Note 20:[ (retour) ] Éveillé, qui a de la connaissance.

Note 21:[ (retour) ] Dégourdi.

—C'était bien vilain de s'en aller, comme cela, sans seulement t'embrasser ni te demander pardon. S'il était venu te trouver tout de suite, tu lui aurais pardonné, n'est-ce pas, Maï, comme à moi quand je n'ai pas été sage?

—Bien sûr; mais il n'a pas osé revenir, il avait honte. Je le connais, moi, il est bien mon fils; il aurait préféré mourir plutôt que de voir mon chagrin et que d'entendre mes reproches. Mon pauvre petit! Il était si doux, si gentil, avant cela! J'en étais si orgueilleuse! C'était mal, vois-tu; les mères ne devraient jamais être orgueilleuses de leurs enfants, ça porte malheur. Il ne m'écoutait pas beaucoup, c'est vrai, mais j'étais si faible, aussi! Il m'aurait demandé la lune, je crois que j'aurais essayé de la lui donner. Toutes les veillées de Noël, quand il était petit, je le prenais sur mes genoux et je lui chantais des cantiques, comme à toi.

—Et celui que tu ne veux pas me chanter aussi?

—Surtout celui-là. Il l'aimait beaucoup. Il s'endormait toujours quand nous arrivions au dernier couplet.

—Je voudrais bien le connaître, ce Noël. Cela te ferait-il beaucoup, beaucoup de peine de me le dire? Oh! pas l'air, rien que les paroles.

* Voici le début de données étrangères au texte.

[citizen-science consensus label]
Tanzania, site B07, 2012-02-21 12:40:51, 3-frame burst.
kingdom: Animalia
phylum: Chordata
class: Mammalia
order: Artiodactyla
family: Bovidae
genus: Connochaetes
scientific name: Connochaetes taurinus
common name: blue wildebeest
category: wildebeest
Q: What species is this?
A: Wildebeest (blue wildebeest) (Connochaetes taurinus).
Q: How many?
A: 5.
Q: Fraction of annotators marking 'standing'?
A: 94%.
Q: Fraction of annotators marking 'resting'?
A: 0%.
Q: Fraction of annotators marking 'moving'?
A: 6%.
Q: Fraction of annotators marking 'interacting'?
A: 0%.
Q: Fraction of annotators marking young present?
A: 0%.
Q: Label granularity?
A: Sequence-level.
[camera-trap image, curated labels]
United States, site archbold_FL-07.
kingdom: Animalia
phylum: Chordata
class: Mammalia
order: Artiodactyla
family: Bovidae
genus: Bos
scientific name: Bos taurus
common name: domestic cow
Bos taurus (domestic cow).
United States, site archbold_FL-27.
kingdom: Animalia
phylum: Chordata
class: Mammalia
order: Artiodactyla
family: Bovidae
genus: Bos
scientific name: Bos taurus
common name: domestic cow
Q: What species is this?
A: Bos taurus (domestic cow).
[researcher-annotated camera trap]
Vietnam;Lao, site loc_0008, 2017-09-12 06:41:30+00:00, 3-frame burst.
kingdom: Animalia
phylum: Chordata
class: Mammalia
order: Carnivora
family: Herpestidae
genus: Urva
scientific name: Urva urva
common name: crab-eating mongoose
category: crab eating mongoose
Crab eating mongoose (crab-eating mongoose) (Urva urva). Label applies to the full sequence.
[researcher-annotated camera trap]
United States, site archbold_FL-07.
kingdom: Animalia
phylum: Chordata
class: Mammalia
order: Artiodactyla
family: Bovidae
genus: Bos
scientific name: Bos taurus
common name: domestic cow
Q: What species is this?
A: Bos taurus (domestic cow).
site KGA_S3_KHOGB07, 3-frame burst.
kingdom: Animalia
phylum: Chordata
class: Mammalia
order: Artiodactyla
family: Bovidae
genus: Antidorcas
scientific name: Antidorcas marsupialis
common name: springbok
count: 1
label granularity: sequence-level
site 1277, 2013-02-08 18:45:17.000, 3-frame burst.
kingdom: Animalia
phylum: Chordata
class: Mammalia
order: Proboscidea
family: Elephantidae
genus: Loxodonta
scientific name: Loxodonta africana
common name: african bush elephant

—Non, non; ce soir, au contraire, ça me fera plaisir. Je vais te le chanter; une autre fois, peut-être, je ne le pourrais plus. Alors, écoute bien.

Entre le boeuf et l'âne gris

Dort, dort, dort le petit Fils.

Mille anges divins,

Mille séraphins.

Volent à l'entour

De ce grand Dieu d'amour.

Entre la rose et le souci

Dort, dort, dort le petit Fils.

Mille anges divins,

Mille séraphins

Volent à l'entour

De ce grand Dieu d'amour.

Entre les deux bras de Marie.

Dort, dort, dort le Fruit de Vie.

Mille anges divins,

Mille séraphins

Volent à l'entour

De ce grand Dieu d'amour.

Entre deux larrons sur la croix,

Dort, dort, dort le Roi des Rois.

Mille Juifs mutins,

Cruels, assassins,

Crachent à l'entour

De ce grand Dieu d'amour.

Qui m'aurait dit lorsque, endormi, j'embrassais sa tête d'anjoulin[22], que, lui aussi, serait un larron!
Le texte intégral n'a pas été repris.